Skip to content

Redaction Workflow

End-to-end pipeline

  1. Parse the PDF structure
  2. Traverse the page tree and normalize page boxes
  3. Parse page content streams into operations
  4. Extract glyph geometry and searchable text
  5. Normalize authoring input into canonical page-space targets
  6. Remove or neutralize intersecting text, vectors, images, and annotations
  7. Paint visible redaction fills
  8. Save a new deterministic PDF

Manual rectangles

Manual rectangle authoring is a UI convenience layer. The engine still receives canonical page-space targets, not DOM coordinates.

Search-driven redaction

Search works in visual glyph order and returns quad groups. These can be passed directly into apply_redactions.

Redaction modes

The mode field on RedactionPlan controls the visual and structural output:

Mode Bytes removed Overlay painted Surrounding text
strip yes no shifts to fill gap
redact yes (blank space) yes stays in place
erase yes (blank space) no stays in place

redact is the default when mode is omitted.
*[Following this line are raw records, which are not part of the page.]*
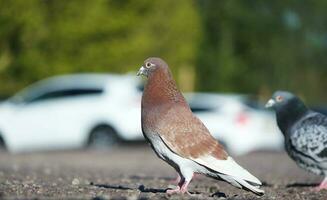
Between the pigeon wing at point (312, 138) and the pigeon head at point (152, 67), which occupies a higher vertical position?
the pigeon head at point (152, 67)

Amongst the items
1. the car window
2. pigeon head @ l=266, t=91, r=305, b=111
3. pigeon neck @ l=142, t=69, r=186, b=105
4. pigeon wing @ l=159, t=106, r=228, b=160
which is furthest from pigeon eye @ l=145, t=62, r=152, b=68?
the car window

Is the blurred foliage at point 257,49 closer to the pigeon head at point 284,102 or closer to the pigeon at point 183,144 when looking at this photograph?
the pigeon head at point 284,102

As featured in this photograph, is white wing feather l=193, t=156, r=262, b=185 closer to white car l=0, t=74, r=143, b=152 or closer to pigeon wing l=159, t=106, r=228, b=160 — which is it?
pigeon wing l=159, t=106, r=228, b=160

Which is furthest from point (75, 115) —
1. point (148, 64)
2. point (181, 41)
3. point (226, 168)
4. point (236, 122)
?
point (181, 41)

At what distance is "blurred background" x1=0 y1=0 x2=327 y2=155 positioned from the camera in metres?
24.2

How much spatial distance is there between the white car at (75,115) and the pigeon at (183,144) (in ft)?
48.3

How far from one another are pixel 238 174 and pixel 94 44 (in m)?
29.1

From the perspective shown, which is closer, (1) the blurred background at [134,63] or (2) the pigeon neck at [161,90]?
(2) the pigeon neck at [161,90]

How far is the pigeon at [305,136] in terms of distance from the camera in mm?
11570

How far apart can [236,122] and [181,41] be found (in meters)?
28.3

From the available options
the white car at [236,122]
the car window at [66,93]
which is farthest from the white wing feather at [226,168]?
the white car at [236,122]

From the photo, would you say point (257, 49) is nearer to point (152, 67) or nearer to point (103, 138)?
point (103, 138)

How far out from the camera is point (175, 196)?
29.3ft

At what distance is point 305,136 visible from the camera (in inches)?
459
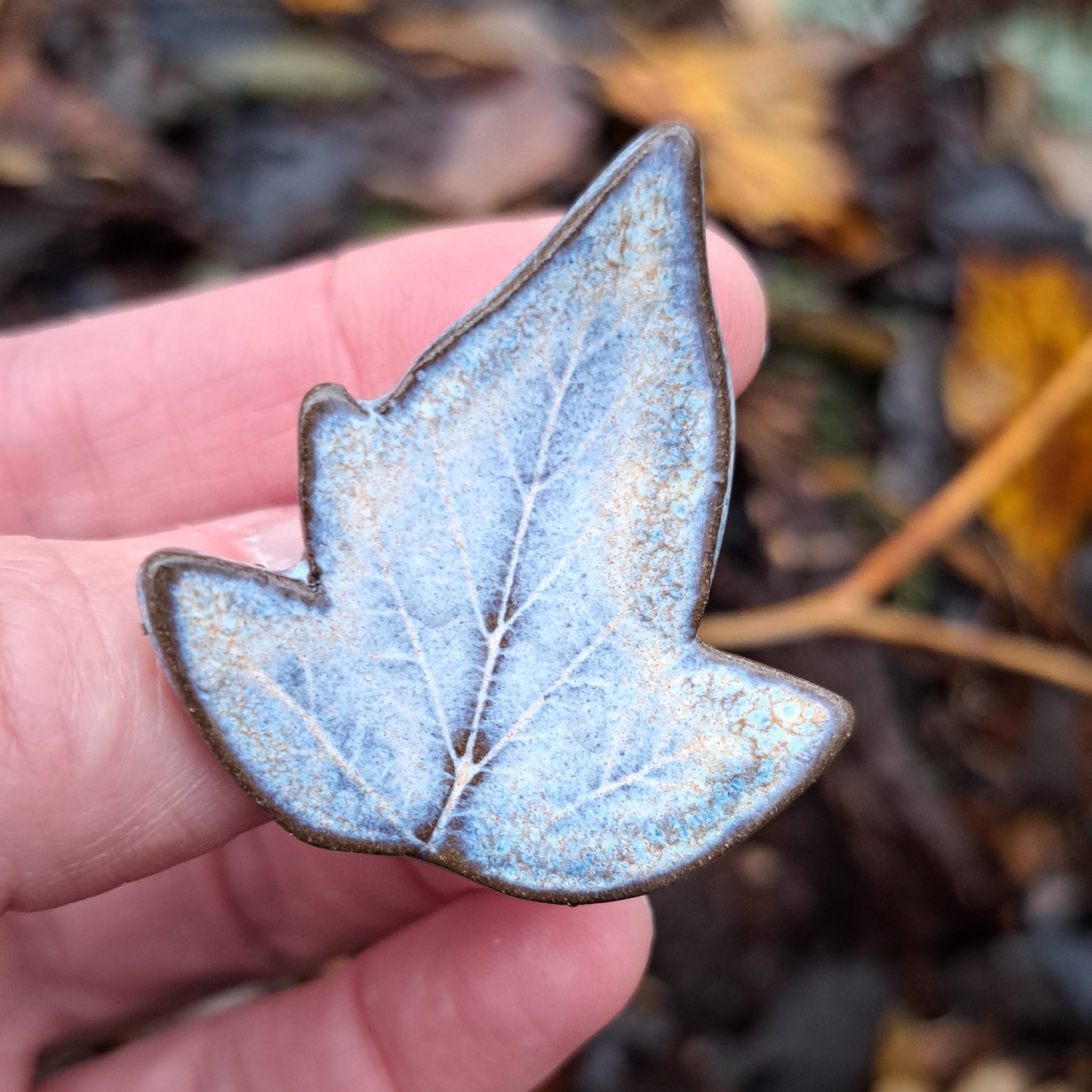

The fill color for the overlay defaults to black and can be overridden via fill_color / fillColor.

Apply semantics

  • text glyphs intersecting a target are removed or replaced according to the selected mode
  • intersecting path paints are neutralized
  • intersecting image draws are removed conservatively at invocation level
  • Form XObjects whose bounding quad intersects a target are redacted via per-page copy-on-write — the copy's content stream is rewritten for text, vector paint, and inner Image Do invocations, and nested Forms recurse up to depth 8
  • documents with hidden-by-default Optional Content Groups are refused outright so hidden-layer content cannot slip through
  • optional annotation removal can strip intersecting annotation objects from touched pages
  • when overlayText is set in redact mode, a Helvetica label is stamped inside each overlay rectangle, auto-sized to fit and coloured for contrast against the fill

Save semantics

The writer emits a new PDF with a full save. Rewritten content streams are FlateDecode-compressed. The output does not rely on hidden references back to the original file, and xref streams + object streams from the input are flattened into a single classic xref table with inline indirect objects.